I used to think Direct Volume Control has to be enable for best sound as it bypasses the Android OS mixer and directly control the DAC's volume ?


----------



## korebrent

justin w. said:


> how about: http://hakshop.myshopify.com/products/micro-to-micro-otg


did I miss something??? So the glacier only works on a international gs3 ???


----------



## taz23

You're most welcome.
One more finding: having the WiFi on introduces minor screeching noise in the background, but it is not as obvious as the RFI from the GSM network.



turokrocks said:


> Nice finding, I will try it, thank you.


----------



## taz23

Frankly, I have no idea what does DVC do. But based on my own hearing, I prefer the sound when DVC is disabled - it seems more dynamic, intimate, and natural. Sorry, but I can't describe the difference better in words.

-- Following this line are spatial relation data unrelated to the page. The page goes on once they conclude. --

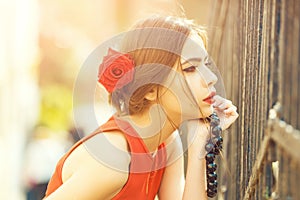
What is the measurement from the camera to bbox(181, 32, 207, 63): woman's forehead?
2764 mm

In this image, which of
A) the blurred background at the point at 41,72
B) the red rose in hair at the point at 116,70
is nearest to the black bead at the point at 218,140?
the red rose in hair at the point at 116,70

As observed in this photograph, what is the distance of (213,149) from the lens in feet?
9.66

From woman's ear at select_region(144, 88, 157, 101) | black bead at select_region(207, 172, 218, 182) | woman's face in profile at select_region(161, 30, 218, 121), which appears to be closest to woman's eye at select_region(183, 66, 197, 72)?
woman's face in profile at select_region(161, 30, 218, 121)

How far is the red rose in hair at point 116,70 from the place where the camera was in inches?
110

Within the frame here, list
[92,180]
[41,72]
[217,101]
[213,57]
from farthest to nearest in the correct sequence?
1. [41,72]
2. [213,57]
3. [217,101]
4. [92,180]

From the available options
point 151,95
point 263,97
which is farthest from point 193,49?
point 263,97

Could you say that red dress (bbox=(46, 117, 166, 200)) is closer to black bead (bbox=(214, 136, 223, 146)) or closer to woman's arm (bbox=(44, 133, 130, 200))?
woman's arm (bbox=(44, 133, 130, 200))

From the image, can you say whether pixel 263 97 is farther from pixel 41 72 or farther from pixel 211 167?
pixel 41 72

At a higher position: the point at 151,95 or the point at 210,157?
the point at 151,95

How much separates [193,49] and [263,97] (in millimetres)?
610

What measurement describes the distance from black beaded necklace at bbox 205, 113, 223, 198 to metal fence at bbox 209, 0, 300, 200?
0.07 metres

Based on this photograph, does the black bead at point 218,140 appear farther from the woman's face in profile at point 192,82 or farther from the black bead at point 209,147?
the woman's face in profile at point 192,82

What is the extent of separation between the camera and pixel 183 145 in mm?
3271

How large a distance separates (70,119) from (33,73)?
1295mm
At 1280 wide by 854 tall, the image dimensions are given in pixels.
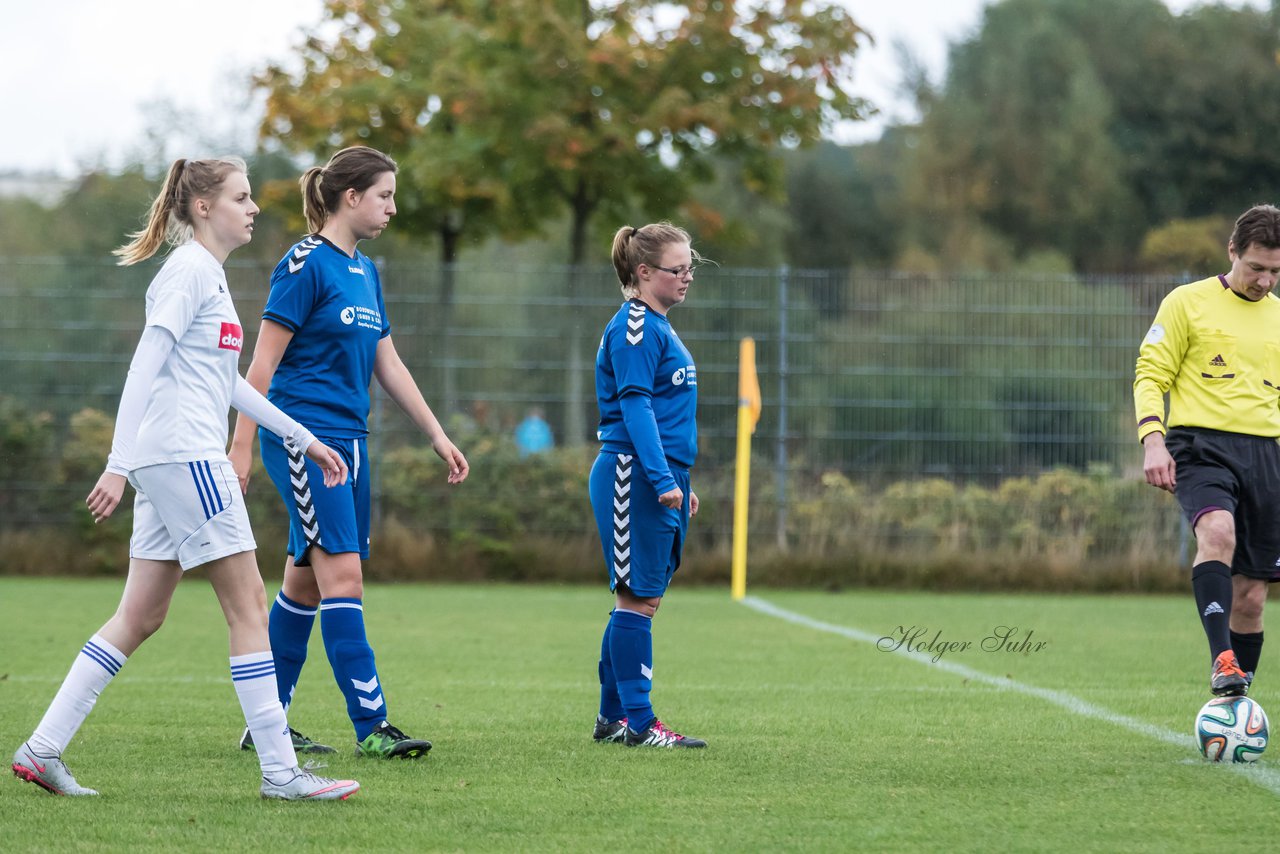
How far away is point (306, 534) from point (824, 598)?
8493mm

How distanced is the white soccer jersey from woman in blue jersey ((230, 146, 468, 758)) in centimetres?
55

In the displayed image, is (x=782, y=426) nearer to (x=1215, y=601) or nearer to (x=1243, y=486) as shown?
(x=1243, y=486)

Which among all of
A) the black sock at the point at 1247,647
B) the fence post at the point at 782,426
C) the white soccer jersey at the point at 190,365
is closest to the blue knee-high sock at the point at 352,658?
the white soccer jersey at the point at 190,365

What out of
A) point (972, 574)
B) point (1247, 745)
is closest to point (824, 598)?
point (972, 574)

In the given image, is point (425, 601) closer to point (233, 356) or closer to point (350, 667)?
point (350, 667)

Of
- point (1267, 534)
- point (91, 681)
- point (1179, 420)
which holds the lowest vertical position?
point (91, 681)

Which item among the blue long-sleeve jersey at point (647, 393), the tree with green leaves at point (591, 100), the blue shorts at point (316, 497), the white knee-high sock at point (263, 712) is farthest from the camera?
the tree with green leaves at point (591, 100)

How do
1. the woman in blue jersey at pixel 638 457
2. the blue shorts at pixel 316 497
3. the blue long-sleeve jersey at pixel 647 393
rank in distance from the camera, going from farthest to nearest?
the woman in blue jersey at pixel 638 457 → the blue long-sleeve jersey at pixel 647 393 → the blue shorts at pixel 316 497

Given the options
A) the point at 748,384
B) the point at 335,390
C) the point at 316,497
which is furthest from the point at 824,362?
the point at 316,497

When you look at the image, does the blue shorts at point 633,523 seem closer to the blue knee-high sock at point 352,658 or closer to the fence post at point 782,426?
the blue knee-high sock at point 352,658

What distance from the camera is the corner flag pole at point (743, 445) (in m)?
13.1

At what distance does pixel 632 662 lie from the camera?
558 cm

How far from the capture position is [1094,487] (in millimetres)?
14062

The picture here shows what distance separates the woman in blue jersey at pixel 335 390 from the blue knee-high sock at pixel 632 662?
0.81 meters
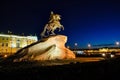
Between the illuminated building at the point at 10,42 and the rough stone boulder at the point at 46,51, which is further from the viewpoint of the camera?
the illuminated building at the point at 10,42

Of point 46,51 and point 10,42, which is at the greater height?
point 10,42

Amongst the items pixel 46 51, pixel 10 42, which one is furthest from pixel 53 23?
pixel 10 42

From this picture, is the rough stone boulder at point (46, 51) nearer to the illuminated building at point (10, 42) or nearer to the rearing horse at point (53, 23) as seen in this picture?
the rearing horse at point (53, 23)

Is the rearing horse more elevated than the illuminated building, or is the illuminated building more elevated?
the illuminated building

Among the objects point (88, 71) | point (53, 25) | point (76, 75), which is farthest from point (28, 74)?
point (53, 25)

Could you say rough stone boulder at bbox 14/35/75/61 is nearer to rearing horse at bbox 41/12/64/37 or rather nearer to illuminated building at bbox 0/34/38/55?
rearing horse at bbox 41/12/64/37

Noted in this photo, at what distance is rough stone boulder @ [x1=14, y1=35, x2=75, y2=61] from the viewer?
29719mm

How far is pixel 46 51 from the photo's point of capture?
30531 mm

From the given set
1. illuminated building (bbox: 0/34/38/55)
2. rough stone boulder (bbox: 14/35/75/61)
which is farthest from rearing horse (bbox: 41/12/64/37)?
illuminated building (bbox: 0/34/38/55)

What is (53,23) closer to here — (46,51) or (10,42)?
(46,51)

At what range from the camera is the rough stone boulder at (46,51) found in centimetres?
2972

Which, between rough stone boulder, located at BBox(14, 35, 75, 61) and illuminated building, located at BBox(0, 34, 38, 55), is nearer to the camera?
rough stone boulder, located at BBox(14, 35, 75, 61)

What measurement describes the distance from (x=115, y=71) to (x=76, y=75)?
331 centimetres

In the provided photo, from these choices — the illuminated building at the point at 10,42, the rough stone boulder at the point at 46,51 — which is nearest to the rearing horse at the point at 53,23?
the rough stone boulder at the point at 46,51
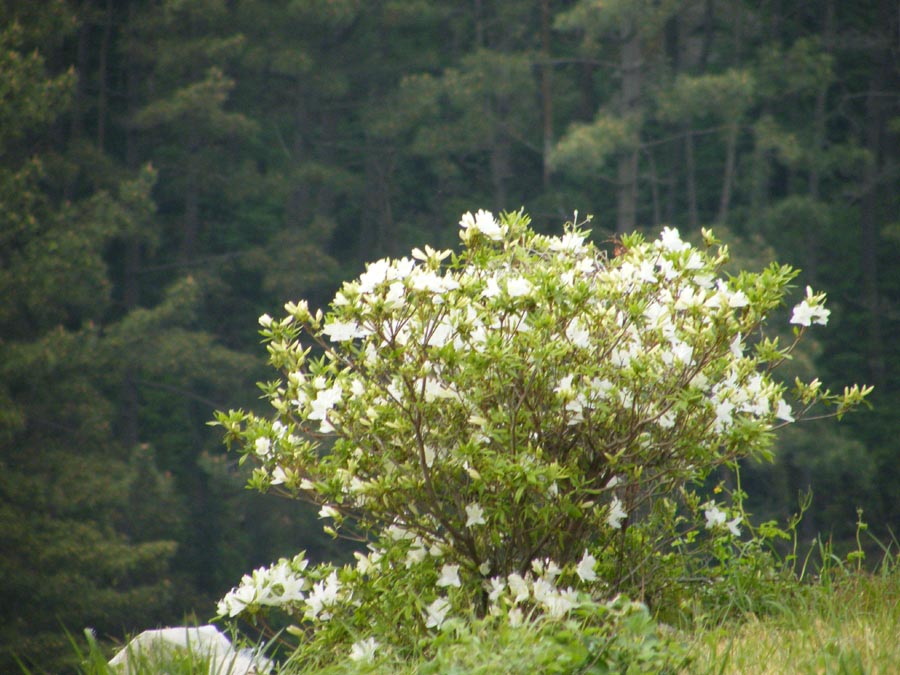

The wonderful thing is that we can test the difference with a click (or touch) and it's free. 




zenpunk said:


> I used to think Direct Volume Control has to be enable for best sound as it bypasses the Android OS mixer and directly control the DAC's volume ?


----------



## taz23

Yes, I think the Glacier only works with the international version of the S3 when using normal music apps like Neutron and Poweramp, and not the US version. But the latter may work when used with the USB Audio Recorder Pro app. There may be more information on this on the Android phones and USB DACs thread.



korebrent said:


> did I miss something??? So the glacier only works on a international gs3 ???


----------



## Dark Helmet

Quote: 





taz23 said:


> Yes, I think the Glacier only works with the international version of the S3 when using normal music apps like Neutron and Poweramp, and not the US version. But the latter may work when used with the USB Audio Recorder Pro app. There may be more information on this on the Android phones and USB DACs thread.


 
  No true, I had the Glacier hooked up to my U.S. Note 2 and it worked like a champ.


----------



## korebrent

taz23 said:


> Yes, I think the Glacier only works with the international version of the S3 when using normal music apps like Neutron and Poweramp, and not the US version. But the latter may work when used with the USB Audio Recorder Pro app. There may be more information on this on the Android phones and USB DACs thread.


sigh ...oh well apples reign is coming to an end hopefully some of these developers reach out to the android users ....I really wanted this to work...thanks I will read through some of those threads


----------



## taz23

dark helmet said:


> No true, I had the Glacier hooked up to my U.S. Note 2 and it worked like a champ.




Dark Helmet, thanks for correcting me!

I must have confused this with the issue of Wolfson versus non-Wolfson chip in the different versions of S3. 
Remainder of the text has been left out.